[start of The records]

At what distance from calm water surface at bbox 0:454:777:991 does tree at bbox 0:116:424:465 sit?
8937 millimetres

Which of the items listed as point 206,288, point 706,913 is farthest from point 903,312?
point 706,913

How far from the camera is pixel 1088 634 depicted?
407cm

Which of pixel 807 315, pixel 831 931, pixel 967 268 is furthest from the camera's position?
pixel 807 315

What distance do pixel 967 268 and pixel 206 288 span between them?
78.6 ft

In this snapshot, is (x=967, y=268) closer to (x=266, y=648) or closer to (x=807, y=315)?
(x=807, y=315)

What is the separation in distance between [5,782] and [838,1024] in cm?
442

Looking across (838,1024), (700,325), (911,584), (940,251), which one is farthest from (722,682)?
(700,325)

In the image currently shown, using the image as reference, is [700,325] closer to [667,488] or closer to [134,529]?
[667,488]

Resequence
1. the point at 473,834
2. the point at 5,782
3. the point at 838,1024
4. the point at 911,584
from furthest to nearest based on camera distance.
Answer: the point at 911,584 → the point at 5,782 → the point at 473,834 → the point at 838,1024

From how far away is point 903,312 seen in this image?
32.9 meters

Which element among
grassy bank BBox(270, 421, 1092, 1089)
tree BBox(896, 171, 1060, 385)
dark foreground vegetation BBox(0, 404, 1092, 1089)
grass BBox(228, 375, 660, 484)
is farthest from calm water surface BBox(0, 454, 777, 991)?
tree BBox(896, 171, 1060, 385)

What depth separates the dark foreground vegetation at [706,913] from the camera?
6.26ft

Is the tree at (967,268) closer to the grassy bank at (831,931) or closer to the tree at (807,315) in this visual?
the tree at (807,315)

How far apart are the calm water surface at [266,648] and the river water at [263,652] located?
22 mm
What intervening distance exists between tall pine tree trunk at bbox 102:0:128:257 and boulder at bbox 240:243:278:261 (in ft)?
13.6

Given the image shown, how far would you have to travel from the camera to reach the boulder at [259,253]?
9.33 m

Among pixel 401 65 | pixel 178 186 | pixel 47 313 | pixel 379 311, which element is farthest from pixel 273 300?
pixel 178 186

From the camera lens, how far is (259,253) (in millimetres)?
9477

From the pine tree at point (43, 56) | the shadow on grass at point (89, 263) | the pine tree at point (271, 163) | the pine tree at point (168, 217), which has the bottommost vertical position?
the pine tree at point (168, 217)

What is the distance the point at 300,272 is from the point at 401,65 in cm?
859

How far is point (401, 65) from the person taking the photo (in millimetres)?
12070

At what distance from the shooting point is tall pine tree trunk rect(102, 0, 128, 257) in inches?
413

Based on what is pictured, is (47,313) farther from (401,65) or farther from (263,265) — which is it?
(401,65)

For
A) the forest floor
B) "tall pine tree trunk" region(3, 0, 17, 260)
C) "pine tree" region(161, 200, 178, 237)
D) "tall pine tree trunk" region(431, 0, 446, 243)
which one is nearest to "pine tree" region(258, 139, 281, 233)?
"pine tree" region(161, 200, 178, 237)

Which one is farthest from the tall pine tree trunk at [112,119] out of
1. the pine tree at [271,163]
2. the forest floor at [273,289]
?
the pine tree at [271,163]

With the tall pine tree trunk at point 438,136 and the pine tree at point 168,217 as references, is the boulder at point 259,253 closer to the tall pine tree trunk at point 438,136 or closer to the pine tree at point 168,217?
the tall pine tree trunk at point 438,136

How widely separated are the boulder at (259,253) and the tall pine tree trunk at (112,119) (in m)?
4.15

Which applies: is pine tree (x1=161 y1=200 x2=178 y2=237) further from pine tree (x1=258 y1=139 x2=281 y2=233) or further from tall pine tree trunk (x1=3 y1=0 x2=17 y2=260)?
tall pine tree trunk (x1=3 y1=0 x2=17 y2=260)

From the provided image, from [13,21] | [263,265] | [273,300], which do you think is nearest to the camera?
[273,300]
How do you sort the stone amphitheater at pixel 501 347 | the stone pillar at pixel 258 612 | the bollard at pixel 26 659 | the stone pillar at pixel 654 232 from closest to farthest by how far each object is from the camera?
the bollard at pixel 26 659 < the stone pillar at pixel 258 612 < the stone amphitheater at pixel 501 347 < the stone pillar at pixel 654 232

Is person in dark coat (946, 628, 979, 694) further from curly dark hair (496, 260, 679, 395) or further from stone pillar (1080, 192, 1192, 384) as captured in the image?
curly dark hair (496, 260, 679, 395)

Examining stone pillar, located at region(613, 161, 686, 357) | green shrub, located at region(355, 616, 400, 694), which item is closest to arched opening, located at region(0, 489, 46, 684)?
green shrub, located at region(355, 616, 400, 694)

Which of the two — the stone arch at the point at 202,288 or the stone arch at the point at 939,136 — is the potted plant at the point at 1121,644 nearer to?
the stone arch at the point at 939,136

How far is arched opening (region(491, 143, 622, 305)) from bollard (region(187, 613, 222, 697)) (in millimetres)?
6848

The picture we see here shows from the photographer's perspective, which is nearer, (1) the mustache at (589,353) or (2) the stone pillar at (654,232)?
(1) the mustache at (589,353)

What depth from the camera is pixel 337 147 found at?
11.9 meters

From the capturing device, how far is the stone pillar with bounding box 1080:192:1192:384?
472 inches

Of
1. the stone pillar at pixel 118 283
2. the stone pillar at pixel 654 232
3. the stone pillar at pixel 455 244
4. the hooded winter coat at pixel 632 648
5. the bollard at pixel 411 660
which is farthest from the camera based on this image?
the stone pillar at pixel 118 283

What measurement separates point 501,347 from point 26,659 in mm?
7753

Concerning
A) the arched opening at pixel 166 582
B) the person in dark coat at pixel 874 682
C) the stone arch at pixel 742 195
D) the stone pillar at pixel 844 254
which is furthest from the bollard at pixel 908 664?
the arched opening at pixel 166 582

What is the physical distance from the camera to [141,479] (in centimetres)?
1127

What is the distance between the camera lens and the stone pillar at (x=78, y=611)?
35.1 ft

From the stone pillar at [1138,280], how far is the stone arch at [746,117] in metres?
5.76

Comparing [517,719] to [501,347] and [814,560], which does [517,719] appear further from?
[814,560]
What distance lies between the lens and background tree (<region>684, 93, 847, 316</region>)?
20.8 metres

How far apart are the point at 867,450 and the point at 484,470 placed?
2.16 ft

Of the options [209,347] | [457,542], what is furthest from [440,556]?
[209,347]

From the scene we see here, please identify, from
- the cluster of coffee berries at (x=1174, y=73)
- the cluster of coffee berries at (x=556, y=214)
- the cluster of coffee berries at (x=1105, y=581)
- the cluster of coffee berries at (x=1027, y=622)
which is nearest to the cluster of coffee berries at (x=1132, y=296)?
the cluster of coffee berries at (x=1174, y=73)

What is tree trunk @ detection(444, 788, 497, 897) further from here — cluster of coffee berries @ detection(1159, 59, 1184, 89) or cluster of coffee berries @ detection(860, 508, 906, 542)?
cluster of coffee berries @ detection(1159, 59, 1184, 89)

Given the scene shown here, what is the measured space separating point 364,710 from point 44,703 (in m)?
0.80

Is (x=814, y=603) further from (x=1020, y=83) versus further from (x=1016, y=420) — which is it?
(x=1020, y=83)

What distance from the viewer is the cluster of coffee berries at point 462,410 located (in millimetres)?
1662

[end of The records]

*Instructions for the task*
Reproduce every one of the records above verbatim, from the first line to the last.

*Exercise solution*
At what distance from calm water surface at bbox 0:454:777:991 does tree at bbox 0:116:424:465 sit?
8937 millimetres

Which of the items listed as point 206,288, point 706,913 is farthest from point 903,312?
point 706,913

How far from the camera is pixel 1088 634 depicted?
407cm

Which of pixel 807 315, pixel 831 931, pixel 967 268 is furthest from the camera's position?
pixel 807 315

What distance do pixel 967 268 and pixel 206 288 span between them?
78.6 ft

In this snapshot, is (x=967, y=268) closer to (x=266, y=648) or closer to (x=807, y=315)?
(x=807, y=315)

What is the separation in distance between [5,782] and [838,1024] in cm?
442

Looking across (838,1024), (700,325), (911,584), (940,251), which one is farthest from (722,682)?
(700,325)

In the image currently shown, using the image as reference, is [700,325] closer to [667,488] or closer to [134,529]?
[667,488]

Resequence
1. the point at 473,834
2. the point at 5,782
3. the point at 838,1024
4. the point at 911,584
from furthest to nearest based on camera distance.
Answer: the point at 911,584 → the point at 5,782 → the point at 473,834 → the point at 838,1024

From how far away is point 903,312 seen in this image?
32.9 meters

Which element among
grassy bank BBox(270, 421, 1092, 1089)
tree BBox(896, 171, 1060, 385)
dark foreground vegetation BBox(0, 404, 1092, 1089)
grass BBox(228, 375, 660, 484)
is farthest from calm water surface BBox(0, 454, 777, 991)?
tree BBox(896, 171, 1060, 385)

What depth separates the dark foreground vegetation at [706,913] from the camera?
6.26ft

Is the tree at (967,268) closer to the grassy bank at (831,931) or closer to the tree at (807,315) in this visual?
the tree at (807,315)

How far apart are the calm water surface at [266,648] and the river water at [263,652] located?
22 mm
What intervening distance exists between tall pine tree trunk at bbox 102:0:128:257 and boulder at bbox 240:243:278:261 (in ft)?
13.6

Given the image shown, how far would you have to travel from the camera to reach the boulder at [259,253]?
9.33 m

Among pixel 401 65 | pixel 178 186 | pixel 47 313 | pixel 379 311, which element is farthest from pixel 273 300?
pixel 178 186

From the camera lens, how far is (259,253) (in millimetres)?
9477

From the pine tree at point (43, 56) | the shadow on grass at point (89, 263) | the pine tree at point (271, 163) | the pine tree at point (168, 217), which has the bottommost vertical position?
the pine tree at point (168, 217)

What is the distance the point at 300,272 is from the point at 401,65 in cm?
859

How far is point (401, 65) from the person taking the photo (in millimetres)?
12070

At what distance from the shooting point is tall pine tree trunk rect(102, 0, 128, 257) in inches?
413

Based on what is pictured, is (47,313) farther from (401,65) or farther from (263,265) — which is it?
(401,65)

For
A) the forest floor
B) "tall pine tree trunk" region(3, 0, 17, 260)
C) "pine tree" region(161, 200, 178, 237)
D) "tall pine tree trunk" region(431, 0, 446, 243)
which one is nearest to "pine tree" region(258, 139, 281, 233)?
"pine tree" region(161, 200, 178, 237)

Which one is farthest from the tall pine tree trunk at [112,119] out of
1. the pine tree at [271,163]
2. the forest floor at [273,289]
?
the pine tree at [271,163]

With the tall pine tree trunk at point 438,136 and the pine tree at point 168,217 as references, is the boulder at point 259,253 closer to the tall pine tree trunk at point 438,136 or closer to the pine tree at point 168,217?
the tall pine tree trunk at point 438,136

How widely separated are the boulder at (259,253) and the tall pine tree trunk at (112,119) (in m)?
4.15

Which applies: is pine tree (x1=161 y1=200 x2=178 y2=237) further from pine tree (x1=258 y1=139 x2=281 y2=233) or further from tall pine tree trunk (x1=3 y1=0 x2=17 y2=260)?
tall pine tree trunk (x1=3 y1=0 x2=17 y2=260)

From the provided image, from [13,21] | [263,265] | [273,300], which do you think is nearest to the camera?
[273,300]
How do you sort the stone amphitheater at pixel 501 347 | the stone pillar at pixel 258 612 | the bollard at pixel 26 659 | the stone pillar at pixel 654 232 from closest to farthest by how far each object is from the camera?
the bollard at pixel 26 659 < the stone pillar at pixel 258 612 < the stone amphitheater at pixel 501 347 < the stone pillar at pixel 654 232

Is person in dark coat (946, 628, 979, 694) further from curly dark hair (496, 260, 679, 395) or further from stone pillar (1080, 192, 1192, 384) as captured in the image?
curly dark hair (496, 260, 679, 395)

Examining stone pillar, located at region(613, 161, 686, 357) | green shrub, located at region(355, 616, 400, 694), which item is closest to arched opening, located at region(0, 489, 46, 684)?
green shrub, located at region(355, 616, 400, 694)

Which of the two — the stone arch at the point at 202,288 or the stone arch at the point at 939,136 — is the potted plant at the point at 1121,644 nearer to?
the stone arch at the point at 939,136

How far is arched opening (region(491, 143, 622, 305)) from bollard (region(187, 613, 222, 697)) (in millimetres)?
6848

The picture we see here shows from the photographer's perspective, which is nearer, (1) the mustache at (589,353) or (2) the stone pillar at (654,232)?
(1) the mustache at (589,353)

What depth from the camera is pixel 337 147 found at?
11.9 meters

From the capturing device, how far is the stone pillar with bounding box 1080:192:1192:384?
472 inches

Of
1. the stone pillar at pixel 118 283
2. the stone pillar at pixel 654 232
3. the stone pillar at pixel 455 244
4. the hooded winter coat at pixel 632 648
5. the bollard at pixel 411 660
which is farthest from the camera based on this image?
the stone pillar at pixel 118 283

What measurement separates point 501,347 from point 26,659 in mm?
7753

Concerning
A) the arched opening at pixel 166 582
B) the person in dark coat at pixel 874 682
C) the stone arch at pixel 742 195
D) the stone pillar at pixel 844 254
which is furthest from the bollard at pixel 908 664?
the arched opening at pixel 166 582

What is the physical distance from the camera to [141,479] (in centimetres)?
1127

What is the distance between the camera lens and the stone pillar at (x=78, y=611)?
35.1 ft

From the stone pillar at [1138,280], how far is the stone arch at [746,117] in metres?
5.76

Comparing [517,719] to [501,347] and [814,560], which does [517,719] appear further from?
[814,560]
What distance lies between the lens and background tree (<region>684, 93, 847, 316</region>)?
20.8 metres

How far apart are the point at 867,450 and the point at 484,470 placed?
2.16 ft

Of the options [209,347] | [457,542], what is furthest from [440,556]?
[209,347]

From the scene we see here, please identify, from
- the cluster of coffee berries at (x=1174, y=73)
- the cluster of coffee berries at (x=556, y=214)
- the cluster of coffee berries at (x=1105, y=581)
- the cluster of coffee berries at (x=1027, y=622)
which is nearest to the cluster of coffee berries at (x=1132, y=296)?
the cluster of coffee berries at (x=1174, y=73)

What is tree trunk @ detection(444, 788, 497, 897) further from here — cluster of coffee berries @ detection(1159, 59, 1184, 89) or cluster of coffee berries @ detection(860, 508, 906, 542)?
cluster of coffee berries @ detection(1159, 59, 1184, 89)

Given the scene shown here, what is the measured space separating point 364,710 from point 44,703 (in m)?
0.80

Is (x=814, y=603) further from (x=1020, y=83) versus further from (x=1016, y=420) — which is it?
(x=1020, y=83)

What distance from the viewer is the cluster of coffee berries at point 462,410 located (in millimetres)?
1662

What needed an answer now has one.